## Consegne:
A – Ricopia fedelmente dal testo tutto ciò che va da "[digital work, printed" fino a "poesia del Novecento.".
B – Spiega in una-tre frasi perché, secondo il testo, l'autore sostiene di non essere stato lui ad affibbiare il titolo alla raccolta.

## Testo:
——————
[digital work, printed on canvas]
Guglielmo Aprile è nato a Napoli nel 1978. Attualmente vive a Verona, dove si è trasferito da una decina di anni circa per insegnare. È stato autore di alcune raccolte di poesia, tra le quali Il dio che vaga col vento (Puntoacapo Editrice, 2008), Nessun mattino sarà mai l’ultimo (Zone, 2008), L’assedio di Famagosta (Lietocolle, 2015); Il talento dell’equilibrista (Ladolfi, 2018); “Elleboro” (Terra d’ulivi, 2019); Il giardiniere cieco (Transeuropa, 2019); Teatro d’ombre (Nulla die, 2020); per la saggistica, ha collaborato con alcune riviste con studi su D’Annunzio, Luzi, Boccaccio e Marino, oltre che sulla poesia del Novecento.
.
I molossi abulici – un tentativo di autolettura
Il titolo che ho dato a questo esperimento (o meglio: visto che siamo noi lo strumento nelle mani del linguaggio e non viceversa, un tale titolo non sono stato io ad affibbiarlo alla raccolta, semmai mi è piovuto addosso, mi ha teso il suo agguato, mi ha puntato alla gola un coltello in un vicolo, mentre passavo al setaccio il vocabolario vedendo come andava a finire se organizzavo appuntamenti al buio fra termini in apparenza incompatibili: è stato un po’ come capita quando ci si imbatta in una scheggia di meteorite camminando in una pietraia…); questo titolo, dicevo, non fa da velo di Iside a nessun arcano da decriptare, non allude a un qualche substrato sapienziale da sviscerare dalla sua grezza scorza verbale; esso, piuttosto, testimonia e anzi fa manifesta una certa mia inclinazione ad ascessi di piromania linguistica: io ambisco, benché non sempre i mezzi espressivi di cui dispongo siano all’altezza dei miraggi che perseguono, a distillare fuoco dalle parole, ad aizzare un incendio ad alzarsi dalla pagina, a far sì che una vampa si inneschi dalla combinazione fortuita di lacerti lessicali sconnessi; e vedo nel caso l’igneo fiat vivificante che alita nella creazione, la scintilla che mette in moto la combustione, il solo deus ex machina di quella detonazione che cerco di ottenere e che infallibilmente si produce, grazie alla pratica del sabotaggio del principio di coerenza logica la cui eclissi autorizza il libero associarsi dei pensieri; e credo la poesia imparentata neanche troppo alla lontana all’alchimia, ma anche con le arti pirotecniche di quegli antichi maestri cinesi che componevano figure colorate con il fumo: e infatti giudico poetico il testo che metta il suo lettore in una condizione paragonabile a quella dei sovrani Ming di un tempo, quando assistevano ai fuochi d’artificio allestiti per il loro diletto dalle terrazze della Città Celeste.
——————
## Materiale di partenza:
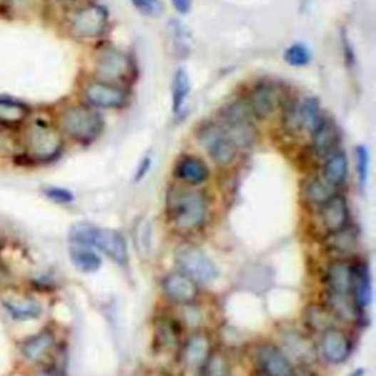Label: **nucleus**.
——————
## Risposte:
A –
[digital work, printed on canvas]
Guglielmo Aprile è nato a Napoli nel 1978. Attualmente vive a Verona, dove si è trasferito da una decina di anni circa per insegnare. È stato autore di alcune raccolte di poesia, tra le quali Il dio che vaga col vento (Puntoacapo Editrice, 2008), Nessun mattino sarà mai l’ultimo (Zone, 2008), L’assedio di Famagosta (Lietocolle, 2015); Il talento dell’equilibrista (Ladolfi, 2018); “Elleboro” (Terra d’ulivi, 2019); Il giardiniere cieco (Transeuropa, 2019); Teatro d’ombre (Nulla die, 2020); per la saggistica, ha collaborato con alcune riviste con studi su D’Annunzio, Luzi, Boccaccio e Marino, oltre che sulla poesia del Novecento.

B – Perché siamo noi lo strumento nelle mani del linguaggio e non viceversa. Il titolo gli è piovuto addosso mentre passava al setaccio il vocabolario e organizzava appuntamenti al buio fra termini in apparenza incompatibili.